** SOURCE EXTRACT follows **

Phenformin and Ethyloestrenol in Recurrent Venous Thrombosis

Abstract
Altogether 75 patients, 60 of whom had recurrent idiopathic deep venous thrombosis, 10 recurrent superficial thrombophlebitis and 5 retinal venous thrombosis, were given a combination of 100 mg phenformin and 8 mg ethyloestrenol a day for periods varying between 3 and 48 months (mean 16.2). Initially, all the patients had an abnormally low plasminogen activator content in the walls of superficial veins and/or a decreased capacity to release plasminogen activator from the vein walls on venous occlusion of the arms. The combination elicited a significant increase in the spontaneous fibrinolytic activity and in the local fibrinolytic activity during standardized venous occlusion of the arms (assayed on fibrin plates) after treatment for 3 months (ppp<0.01). After treatment for 12 months all the patients except 2 were normal. The patients in this material had had 2–20 episodes of venous thrombosis, the most recent 5 years before the institution of treatment, in spite of dicoumarol treatment. During treatment 9 thrombotic episodes occurred; in 5 of these patients the fibrinolytic activity of the vessel wall was not normal at the time of the recurrence. Except in 1 patient, who developed lactic acidosis, the side-effects were not severe.

** End of SOURCE EXTRACT **

WORK TO COMPLETE:
In the abstract on phenformin and ethyloestrenol, the side-effects were not severe for every patient but one. In one to three sentences, explain why that one patient is the exception.

** DATASET RECORDS follows **

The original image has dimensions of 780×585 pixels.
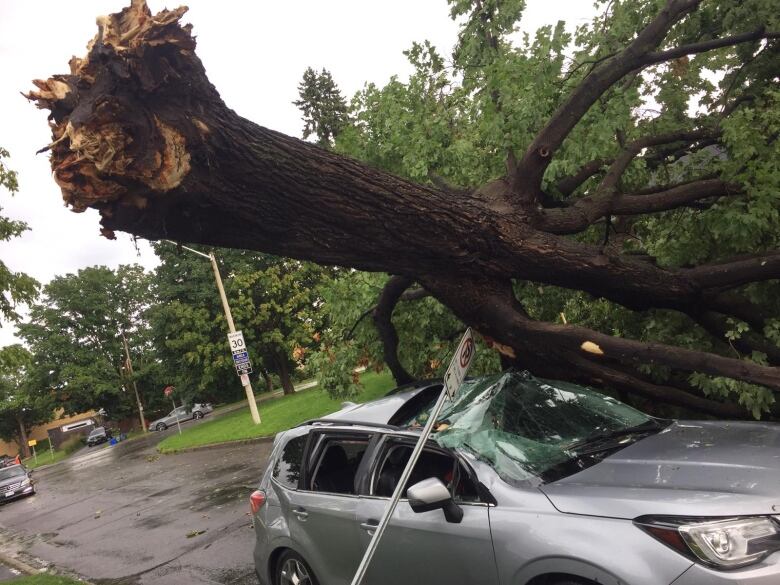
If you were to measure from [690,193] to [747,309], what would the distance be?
4.01ft

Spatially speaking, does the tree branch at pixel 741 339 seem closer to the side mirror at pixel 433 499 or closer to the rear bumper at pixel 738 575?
the rear bumper at pixel 738 575

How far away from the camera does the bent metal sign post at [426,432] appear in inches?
109

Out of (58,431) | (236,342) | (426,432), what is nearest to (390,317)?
(426,432)

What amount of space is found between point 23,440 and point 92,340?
18.4 m

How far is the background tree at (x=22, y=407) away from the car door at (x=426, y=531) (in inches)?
2028

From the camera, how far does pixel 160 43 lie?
3297 mm

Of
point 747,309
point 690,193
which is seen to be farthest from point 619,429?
point 690,193

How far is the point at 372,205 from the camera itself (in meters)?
4.28

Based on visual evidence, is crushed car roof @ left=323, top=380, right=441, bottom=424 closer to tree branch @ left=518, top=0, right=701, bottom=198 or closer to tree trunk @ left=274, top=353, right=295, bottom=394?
tree branch @ left=518, top=0, right=701, bottom=198

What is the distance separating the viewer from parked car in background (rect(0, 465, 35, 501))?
2045 cm

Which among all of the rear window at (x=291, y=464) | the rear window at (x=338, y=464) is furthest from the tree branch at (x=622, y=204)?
the rear window at (x=291, y=464)

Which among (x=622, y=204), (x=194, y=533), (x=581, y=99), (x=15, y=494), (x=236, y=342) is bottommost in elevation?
(x=15, y=494)

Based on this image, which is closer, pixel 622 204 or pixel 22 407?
pixel 622 204

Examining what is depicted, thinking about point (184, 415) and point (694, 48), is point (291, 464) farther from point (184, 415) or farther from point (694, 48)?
point (184, 415)
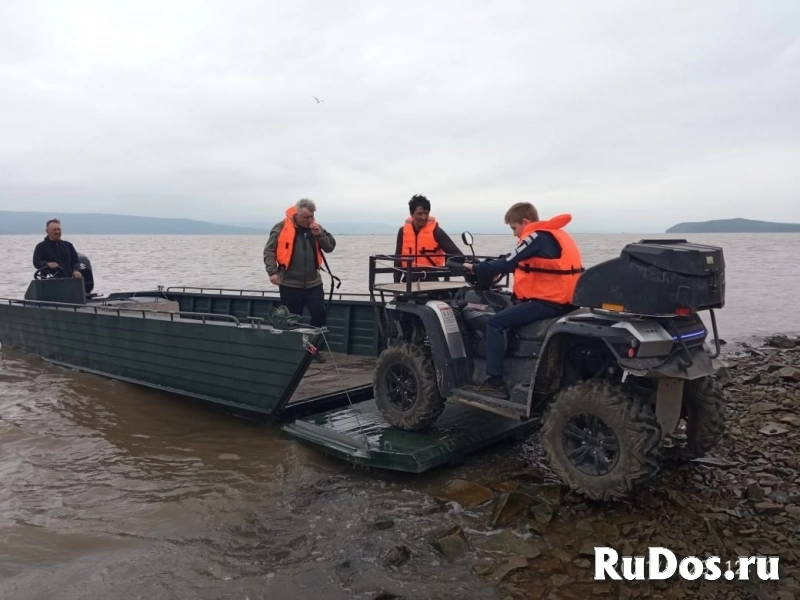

** End of DATASET RECORDS **

EXPECTED ANSWER:
That patient developed lactic acidosis. The abstract describes the side-effects as not severe in all the other treated patients.